Hai, tidak kusangka kau tiba-tiba menyapaku di media sosial. Sudah lama kita tidak berbincang-bincang. Kau sibuk di sana, begitu pula aku di sini.
“Kamu tahu, nggak?” tanyamu tiba-tiba dengan ceria. “Kita ternyata sudah berteman selama 12 tahun, lho. Nggak nyangka, ya?”
Iya juga, pikirku. Masih kuingat saat kita pertama bertemu dulu. Kita bertemu dalam salah satu situs komunitas untuk para mahasiswa di seluruh dunia.
Waktu itu, aku seorang blogger dan penulis lepas berusia 25 tahun yang masih mencari pekerjaan tetap di Jakarta. Kamu mahasiswa jurusan Akuntasi berusia 19 tahun di kawasan Asia Selatan, sekaligus musisi indie rock lokal dan tutor matematika.
Karena kamu pernah komentar di blog-ku waktu itu, kubalas dengan menaruh pesan di guestbook-mu. Benar katamu, tidak ada yang menyangka bahwa sejarah bisa bermulai dari situ.
Kita pun berlanjut dengan tukeran e-mail, messenger, hingga nomor telepon. Kita berbagi kisah, dua anak manusia yang berbeda latar belakang.
“Iya, nggak nyangka,” ujarku setuju. “Dan kita belum pernah sekali pun bertemu.”
“Ah, nanti juga akan ada saatnya.”
Ah, kamu memang selalu optimis. Terlalu banyak kenangan untuk kuceritakan di sini. Kita sudah pernah tertawa dan menangis bersama. Saat kamu bercerita tentang kucing sepupumu yang nakal dan saat kuceritakan tentang audisi menyanyiku yang gagal dengan memalukan.
Yang sedih juga banyak. Saat kau putus dengan pacarmu dan saat ayahku meninggal. Kita juga pernah ribut besar sampai saling mendiamkan cukup lama. Jujur, bagian itu aku paling tidak tahan. Tapi, kurasa ini lazim terjadi di setiap hubungan, entah itu dengan keluarga, sahabat, hingga pasangan.
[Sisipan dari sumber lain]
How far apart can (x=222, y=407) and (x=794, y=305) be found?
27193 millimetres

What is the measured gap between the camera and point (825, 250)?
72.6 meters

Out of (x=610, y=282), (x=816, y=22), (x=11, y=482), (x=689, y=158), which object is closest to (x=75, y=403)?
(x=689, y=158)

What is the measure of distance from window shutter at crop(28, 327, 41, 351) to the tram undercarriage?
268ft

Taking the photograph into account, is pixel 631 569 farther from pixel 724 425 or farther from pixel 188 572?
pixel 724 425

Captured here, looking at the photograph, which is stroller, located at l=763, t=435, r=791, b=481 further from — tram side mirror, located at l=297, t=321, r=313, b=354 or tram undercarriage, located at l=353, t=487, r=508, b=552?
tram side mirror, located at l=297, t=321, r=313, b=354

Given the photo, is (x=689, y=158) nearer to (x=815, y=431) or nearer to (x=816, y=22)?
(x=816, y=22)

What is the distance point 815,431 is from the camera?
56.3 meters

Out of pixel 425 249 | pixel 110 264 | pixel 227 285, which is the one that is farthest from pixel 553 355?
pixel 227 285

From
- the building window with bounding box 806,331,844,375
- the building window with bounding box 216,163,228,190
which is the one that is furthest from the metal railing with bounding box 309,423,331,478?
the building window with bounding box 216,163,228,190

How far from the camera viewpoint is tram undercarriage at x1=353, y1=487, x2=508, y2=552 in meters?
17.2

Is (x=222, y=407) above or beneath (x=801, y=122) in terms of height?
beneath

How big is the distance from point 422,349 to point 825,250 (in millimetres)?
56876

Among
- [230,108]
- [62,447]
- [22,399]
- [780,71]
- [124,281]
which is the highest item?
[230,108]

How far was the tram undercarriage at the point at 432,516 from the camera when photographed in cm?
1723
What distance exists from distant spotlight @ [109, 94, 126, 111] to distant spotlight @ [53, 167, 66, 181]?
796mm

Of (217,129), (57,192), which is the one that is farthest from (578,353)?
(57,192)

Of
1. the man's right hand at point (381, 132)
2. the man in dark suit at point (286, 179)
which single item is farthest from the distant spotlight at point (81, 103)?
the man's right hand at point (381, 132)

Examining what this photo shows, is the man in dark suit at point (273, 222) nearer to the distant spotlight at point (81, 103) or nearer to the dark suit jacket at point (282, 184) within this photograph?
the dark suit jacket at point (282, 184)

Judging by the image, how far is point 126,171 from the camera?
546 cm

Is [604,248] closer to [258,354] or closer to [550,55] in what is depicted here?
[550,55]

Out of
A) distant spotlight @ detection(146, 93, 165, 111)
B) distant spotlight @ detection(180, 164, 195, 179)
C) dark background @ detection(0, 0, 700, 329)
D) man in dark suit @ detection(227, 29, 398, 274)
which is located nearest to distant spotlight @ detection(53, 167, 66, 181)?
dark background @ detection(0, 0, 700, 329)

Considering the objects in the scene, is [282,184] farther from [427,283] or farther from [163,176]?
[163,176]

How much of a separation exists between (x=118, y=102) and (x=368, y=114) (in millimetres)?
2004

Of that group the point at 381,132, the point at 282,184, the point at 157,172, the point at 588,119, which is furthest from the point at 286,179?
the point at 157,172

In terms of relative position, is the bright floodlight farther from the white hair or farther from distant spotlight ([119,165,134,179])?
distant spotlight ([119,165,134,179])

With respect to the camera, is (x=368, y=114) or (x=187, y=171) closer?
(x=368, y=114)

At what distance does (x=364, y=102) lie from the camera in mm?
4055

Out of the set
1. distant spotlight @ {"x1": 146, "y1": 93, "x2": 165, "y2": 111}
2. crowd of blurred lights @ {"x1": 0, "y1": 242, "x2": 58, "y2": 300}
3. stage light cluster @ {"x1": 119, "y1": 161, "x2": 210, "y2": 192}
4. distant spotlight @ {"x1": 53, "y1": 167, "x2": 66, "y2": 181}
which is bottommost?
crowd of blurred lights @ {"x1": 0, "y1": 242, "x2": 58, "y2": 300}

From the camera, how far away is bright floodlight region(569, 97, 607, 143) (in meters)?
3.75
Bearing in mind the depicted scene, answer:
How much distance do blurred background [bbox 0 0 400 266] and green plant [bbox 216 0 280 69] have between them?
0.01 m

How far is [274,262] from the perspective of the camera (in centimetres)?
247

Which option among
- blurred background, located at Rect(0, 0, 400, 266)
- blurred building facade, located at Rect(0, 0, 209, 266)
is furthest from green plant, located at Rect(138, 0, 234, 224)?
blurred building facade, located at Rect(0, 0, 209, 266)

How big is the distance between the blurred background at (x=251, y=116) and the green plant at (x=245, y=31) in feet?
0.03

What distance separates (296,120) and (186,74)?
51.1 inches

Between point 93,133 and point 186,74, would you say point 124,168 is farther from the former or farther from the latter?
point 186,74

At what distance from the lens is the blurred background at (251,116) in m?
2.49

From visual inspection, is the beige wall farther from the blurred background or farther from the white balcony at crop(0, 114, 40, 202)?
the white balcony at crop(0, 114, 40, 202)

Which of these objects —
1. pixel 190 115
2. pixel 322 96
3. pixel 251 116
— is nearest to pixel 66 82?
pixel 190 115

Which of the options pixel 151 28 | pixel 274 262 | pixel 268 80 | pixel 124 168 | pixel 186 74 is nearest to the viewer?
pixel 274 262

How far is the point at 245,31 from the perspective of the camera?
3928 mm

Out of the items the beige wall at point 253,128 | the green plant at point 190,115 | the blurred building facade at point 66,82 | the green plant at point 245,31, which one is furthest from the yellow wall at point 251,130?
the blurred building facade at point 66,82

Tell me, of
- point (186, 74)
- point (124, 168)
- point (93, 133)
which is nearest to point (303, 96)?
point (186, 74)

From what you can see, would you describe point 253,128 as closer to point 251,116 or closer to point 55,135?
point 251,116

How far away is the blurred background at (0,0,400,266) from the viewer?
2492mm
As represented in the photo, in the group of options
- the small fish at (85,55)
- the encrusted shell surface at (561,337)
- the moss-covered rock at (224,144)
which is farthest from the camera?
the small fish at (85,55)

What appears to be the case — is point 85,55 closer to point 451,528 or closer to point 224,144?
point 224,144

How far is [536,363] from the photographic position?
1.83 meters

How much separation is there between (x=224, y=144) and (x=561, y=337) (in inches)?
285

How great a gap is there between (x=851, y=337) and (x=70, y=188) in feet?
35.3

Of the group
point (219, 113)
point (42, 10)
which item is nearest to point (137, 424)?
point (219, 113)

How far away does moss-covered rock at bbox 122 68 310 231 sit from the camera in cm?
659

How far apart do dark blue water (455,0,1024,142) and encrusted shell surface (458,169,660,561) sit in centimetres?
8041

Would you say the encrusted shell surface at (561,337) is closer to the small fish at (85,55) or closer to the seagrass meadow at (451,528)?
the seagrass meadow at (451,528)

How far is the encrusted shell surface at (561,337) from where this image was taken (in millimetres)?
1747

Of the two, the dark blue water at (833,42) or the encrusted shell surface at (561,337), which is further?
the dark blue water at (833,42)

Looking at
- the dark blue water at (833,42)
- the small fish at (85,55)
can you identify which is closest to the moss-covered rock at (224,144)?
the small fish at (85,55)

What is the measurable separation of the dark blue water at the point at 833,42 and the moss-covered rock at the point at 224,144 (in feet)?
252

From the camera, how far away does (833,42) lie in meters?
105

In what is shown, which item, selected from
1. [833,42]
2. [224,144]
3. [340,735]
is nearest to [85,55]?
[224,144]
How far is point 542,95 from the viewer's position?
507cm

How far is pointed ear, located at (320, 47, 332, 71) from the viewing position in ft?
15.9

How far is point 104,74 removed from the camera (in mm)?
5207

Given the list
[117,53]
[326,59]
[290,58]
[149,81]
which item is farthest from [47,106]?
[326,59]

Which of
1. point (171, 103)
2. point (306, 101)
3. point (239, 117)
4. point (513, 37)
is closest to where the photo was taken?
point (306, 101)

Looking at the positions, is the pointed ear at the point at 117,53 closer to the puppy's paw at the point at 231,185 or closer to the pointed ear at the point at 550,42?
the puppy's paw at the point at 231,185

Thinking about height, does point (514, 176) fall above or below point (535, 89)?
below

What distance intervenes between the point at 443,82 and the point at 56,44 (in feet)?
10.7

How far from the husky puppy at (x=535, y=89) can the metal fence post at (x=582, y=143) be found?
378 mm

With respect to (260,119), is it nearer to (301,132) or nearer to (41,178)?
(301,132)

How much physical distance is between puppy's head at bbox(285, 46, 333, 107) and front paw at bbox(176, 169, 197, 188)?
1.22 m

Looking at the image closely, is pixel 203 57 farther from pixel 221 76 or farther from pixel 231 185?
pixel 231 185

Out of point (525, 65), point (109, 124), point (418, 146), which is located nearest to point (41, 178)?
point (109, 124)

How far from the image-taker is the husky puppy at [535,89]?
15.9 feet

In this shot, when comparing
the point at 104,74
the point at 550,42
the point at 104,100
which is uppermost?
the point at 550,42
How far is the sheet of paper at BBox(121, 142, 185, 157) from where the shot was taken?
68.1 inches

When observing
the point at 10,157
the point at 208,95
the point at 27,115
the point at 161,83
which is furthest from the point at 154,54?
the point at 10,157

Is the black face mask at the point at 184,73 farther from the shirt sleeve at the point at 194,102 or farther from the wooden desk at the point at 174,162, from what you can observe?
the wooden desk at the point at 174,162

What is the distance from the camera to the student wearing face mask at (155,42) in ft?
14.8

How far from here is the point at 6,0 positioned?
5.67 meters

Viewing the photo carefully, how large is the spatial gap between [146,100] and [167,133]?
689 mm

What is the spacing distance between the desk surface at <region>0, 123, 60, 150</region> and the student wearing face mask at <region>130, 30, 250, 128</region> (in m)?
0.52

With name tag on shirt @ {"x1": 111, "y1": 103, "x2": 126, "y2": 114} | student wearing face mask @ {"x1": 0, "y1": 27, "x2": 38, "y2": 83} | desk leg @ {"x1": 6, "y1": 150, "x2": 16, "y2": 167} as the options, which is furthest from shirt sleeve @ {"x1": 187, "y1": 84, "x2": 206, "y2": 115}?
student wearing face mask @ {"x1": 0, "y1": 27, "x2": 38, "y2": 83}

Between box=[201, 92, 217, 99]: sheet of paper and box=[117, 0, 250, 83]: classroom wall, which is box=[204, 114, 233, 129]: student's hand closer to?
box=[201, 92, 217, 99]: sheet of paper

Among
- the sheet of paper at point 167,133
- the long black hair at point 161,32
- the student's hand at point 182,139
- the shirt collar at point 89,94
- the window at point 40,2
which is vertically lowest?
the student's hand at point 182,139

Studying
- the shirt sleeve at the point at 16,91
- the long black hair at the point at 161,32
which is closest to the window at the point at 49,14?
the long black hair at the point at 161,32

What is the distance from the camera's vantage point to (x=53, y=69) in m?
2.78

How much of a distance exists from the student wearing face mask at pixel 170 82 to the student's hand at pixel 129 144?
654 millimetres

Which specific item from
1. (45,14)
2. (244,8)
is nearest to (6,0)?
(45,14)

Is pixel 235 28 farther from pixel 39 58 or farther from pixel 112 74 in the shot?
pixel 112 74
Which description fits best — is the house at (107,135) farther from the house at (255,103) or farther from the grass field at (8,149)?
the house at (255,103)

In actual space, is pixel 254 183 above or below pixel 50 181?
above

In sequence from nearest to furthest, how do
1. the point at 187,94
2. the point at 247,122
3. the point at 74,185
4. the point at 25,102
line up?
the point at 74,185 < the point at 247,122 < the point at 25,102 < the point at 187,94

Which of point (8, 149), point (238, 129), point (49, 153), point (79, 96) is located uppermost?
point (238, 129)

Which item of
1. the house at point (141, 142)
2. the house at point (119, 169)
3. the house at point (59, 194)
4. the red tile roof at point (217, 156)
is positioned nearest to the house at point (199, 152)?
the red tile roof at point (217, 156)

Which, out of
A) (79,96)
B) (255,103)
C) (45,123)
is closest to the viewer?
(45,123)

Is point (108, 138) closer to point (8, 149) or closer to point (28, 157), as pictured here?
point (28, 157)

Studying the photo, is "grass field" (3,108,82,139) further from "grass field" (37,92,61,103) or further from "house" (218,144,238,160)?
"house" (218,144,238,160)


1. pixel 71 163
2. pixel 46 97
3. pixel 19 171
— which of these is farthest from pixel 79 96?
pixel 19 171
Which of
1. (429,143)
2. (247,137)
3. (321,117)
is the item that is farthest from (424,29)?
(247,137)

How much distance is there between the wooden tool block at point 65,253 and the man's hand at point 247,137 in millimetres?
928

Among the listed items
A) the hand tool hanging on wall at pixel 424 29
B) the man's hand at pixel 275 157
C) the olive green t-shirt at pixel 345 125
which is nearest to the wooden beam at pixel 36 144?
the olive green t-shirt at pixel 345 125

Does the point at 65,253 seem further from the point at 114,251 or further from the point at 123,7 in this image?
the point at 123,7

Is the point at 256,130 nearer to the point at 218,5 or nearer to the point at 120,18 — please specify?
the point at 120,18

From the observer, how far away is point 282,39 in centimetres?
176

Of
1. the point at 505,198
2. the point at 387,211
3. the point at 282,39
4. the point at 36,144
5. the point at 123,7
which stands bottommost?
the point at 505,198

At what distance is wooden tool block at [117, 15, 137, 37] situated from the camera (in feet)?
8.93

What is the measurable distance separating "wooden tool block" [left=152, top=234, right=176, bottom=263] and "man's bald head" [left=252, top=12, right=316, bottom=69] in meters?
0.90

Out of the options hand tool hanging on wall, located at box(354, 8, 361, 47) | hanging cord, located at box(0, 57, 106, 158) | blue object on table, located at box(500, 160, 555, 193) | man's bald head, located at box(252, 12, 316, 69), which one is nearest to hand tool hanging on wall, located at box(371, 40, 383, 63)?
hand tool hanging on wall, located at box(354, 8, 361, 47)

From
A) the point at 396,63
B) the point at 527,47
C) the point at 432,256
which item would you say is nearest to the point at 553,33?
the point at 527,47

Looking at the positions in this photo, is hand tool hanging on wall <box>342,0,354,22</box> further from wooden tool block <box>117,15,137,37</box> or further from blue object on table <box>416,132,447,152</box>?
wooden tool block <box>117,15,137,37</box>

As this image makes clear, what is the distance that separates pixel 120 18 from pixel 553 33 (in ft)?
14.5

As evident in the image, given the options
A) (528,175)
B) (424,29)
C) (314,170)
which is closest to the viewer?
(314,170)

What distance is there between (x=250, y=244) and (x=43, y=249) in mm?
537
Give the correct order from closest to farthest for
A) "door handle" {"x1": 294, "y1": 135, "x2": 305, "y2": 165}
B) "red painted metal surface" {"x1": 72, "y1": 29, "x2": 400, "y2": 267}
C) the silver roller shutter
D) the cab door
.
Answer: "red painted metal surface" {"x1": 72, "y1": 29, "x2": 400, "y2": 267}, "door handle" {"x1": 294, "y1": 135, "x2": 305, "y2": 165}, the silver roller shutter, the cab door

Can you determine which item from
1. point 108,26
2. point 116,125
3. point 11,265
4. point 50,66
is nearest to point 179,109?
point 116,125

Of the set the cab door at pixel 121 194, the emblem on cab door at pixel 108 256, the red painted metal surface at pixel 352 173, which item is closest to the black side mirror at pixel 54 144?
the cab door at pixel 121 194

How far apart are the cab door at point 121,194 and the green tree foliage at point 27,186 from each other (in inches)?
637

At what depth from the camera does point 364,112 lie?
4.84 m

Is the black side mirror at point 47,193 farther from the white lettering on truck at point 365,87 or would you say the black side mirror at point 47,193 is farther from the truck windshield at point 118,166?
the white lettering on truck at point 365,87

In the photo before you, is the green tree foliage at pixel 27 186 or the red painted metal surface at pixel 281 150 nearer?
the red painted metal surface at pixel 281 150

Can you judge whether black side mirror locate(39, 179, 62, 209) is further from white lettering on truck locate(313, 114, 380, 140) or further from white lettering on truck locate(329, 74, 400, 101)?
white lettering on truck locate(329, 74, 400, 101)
“Aku terlalu sensitif waktu itu,” seolah membaca pikiranku, tiba-tiba kamu mengungkit masalah itu. “Maaf, ya.”
“Bukan masalah lagi soal siapa yang salah sekarang,” balasku seketika. “Yang kutahu, aku hanya nggak mau menyakitimu lagi.”
“Sama.”
Tahukah kamu, banyak hal baik yang selama ini kudoakan untukmu? Salah satunya adalah agar kamu segera menemukan perempuan terbaik untukmu. Ternyata terkabul. Aku sendiri belum seberuntung itu soal laki-laki dan memutuskan untuk enggan terlalu memikirkannya lagi. Namun kamu selalu meyakinkanku:
“Cukup fokus sama mimpi-mimpimu dulu. Kurasa, saat ini itulah yang bikin kamu paling bahagia.”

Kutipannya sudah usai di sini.